## DOCUMENT SECTION
* * *

I'm not quite sure about how to handle the file upload part. Specifically, this being a put request, I do not have access to request.FILES since it does not exist in a PUT request.
So, some questions:
Can I leverage existing functionality in the HttpRequest class, specifically the part that handles file uploads? I know a direct PUT is not a multipart MIME request, so I don't think so, but it is worth asking.
How can I deduce the mime type of what is being sent? If I've got it right, a PUT body is simply the file without prelude. Do I therefore require that the user specify the mime type in their headers?
How do I extend this to large amounts of data? I don't want to read it all into memory since that is highly inefficient. Ideally I'd do what TemporaryUploadFile and related code does - write it part at a time?
I've taken a look at this code sample which tricks Django into handling PUT as a POST request. If I've got it right though, it'll only handle form encoded data. This is REST, so the best solution would be to not assume form encoded data will exist. However, I'm happy to hear appropriate advice on using mime (not multipart) somehow (but the upload should only contain a single file).
Django 1.3 is acceptable. So I can either do something with request.raw_post_data or request.read() (or alternatively some other better method of access). Any ideas?
Django 1.3 is acceptable. So I can
either do something with
request.raw_post_data or
request.read() (or alternatively some
other better method of access). Any
ideas?
You don't want to be touching request.raw_post_data - that implies reading the entire request body into memory, which if you're talking about file uploads might be a very large amount, so request.read() is the way to go. You can do this with Django <= 1.2 as well, but it means digging around in HttpRequest to figure out the the right way to use the private interfaces, and it's a real drag to then ensure your code will also be compatible with Django >= 1.3.
I'd suggest that what you want to do is to replicate the existing file upload behaviour parts of the MultiPartParser class:
Retrieve the upload handers from request.upload_handlers (Which by default will be MemoryFileUploadHandler & TemporaryFileUploadHandler)
Determine the request's content length (Search of Content-Length in HttpRequest or MultiPartParser to see the right way to do this.)
Determine the uploaded file's filename, either by letting the client specify this using the last path part of the url, or by letting the client specify it in the "filename=" part of the Content-Disposition header.
For each handler, call handler.new_file with the relevant args (mocking up a field name)
Read the request body in chunks using request.read() and calling handler.receive_data_chunk() for each chunk.
For each handler call handler.file_complete(), and if it returns a value, that's the uploaded file.

* * *

## RAW DATA
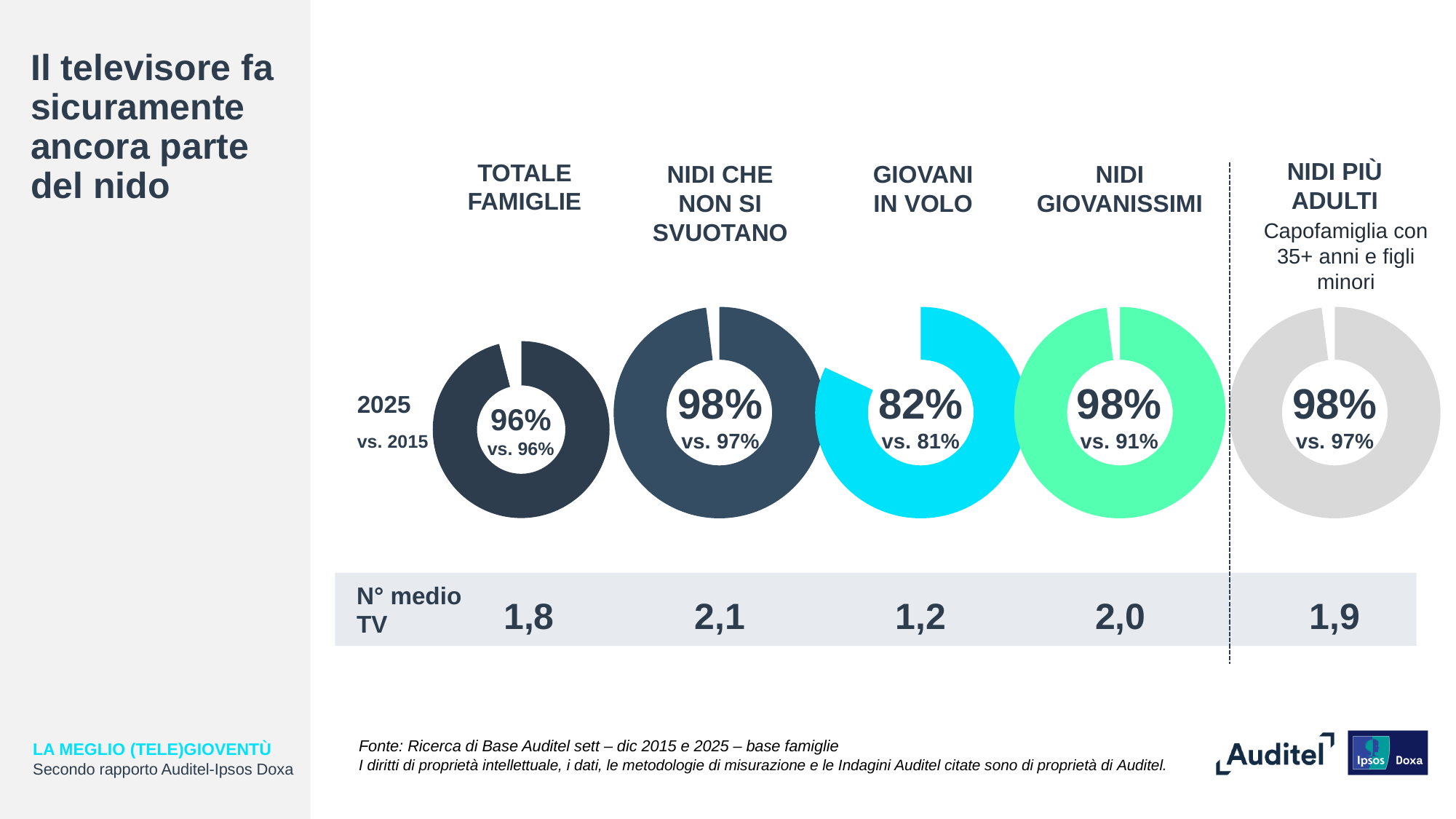
What is the N° medio TV value for NIDI CHE NON SI SVUOTANO? 2,1 What kind of chart is used to show the percentages for each family group? Donut chart What is the 2025 value shown in the TOTALE FAMIGLIE donut chart? 96% Which group has the lowest N° medio TV value? GIOVANI IN VOLO Which of the five donut charts shows the lowest 2025 percentage? GIOVANI IN VOLO What colour is the GIOVANI IN VOLO donut chart? Cyan (light blue) By how many percentage points did the NIDI GIOVANISSIMI value change from 2015 to 2025? 7 percentage points What was the 2015 value shown under the NIDI PIÙ ADULTI donut chart? 97% What is the 2025 value shown in the GIOVANI IN VOLO donut chart? 82% Is the 2025 value for GIOVANI IN VOLO larger or smaller than the 2025 value for NIDI CHE NON SI SVUOTANO? Smaller What was the 2015 value shown under the NIDI GIOVANISSIMI donut chart? 91% How many donut charts are shown on the slide? 5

* * *

## TASK DETAILS
In the Django file upload discussion, repeat the passage from "Determine the request's" up to and including "a field name)", changing "client" to "uploader" throughout.

## TASK RESULT
Determine the request's content length (Search of Content-Length in HttpRequest or MultiPartParser to see the right way to do this.)
Determine the uploaded file's filename, either by letting the uploader specify this using the last path part of the url, or by letting the uploader specify it in the "filename=" part of the Content-Disposition header.
For each handler, call handler.new_file with the relevant args (mocking up a field name)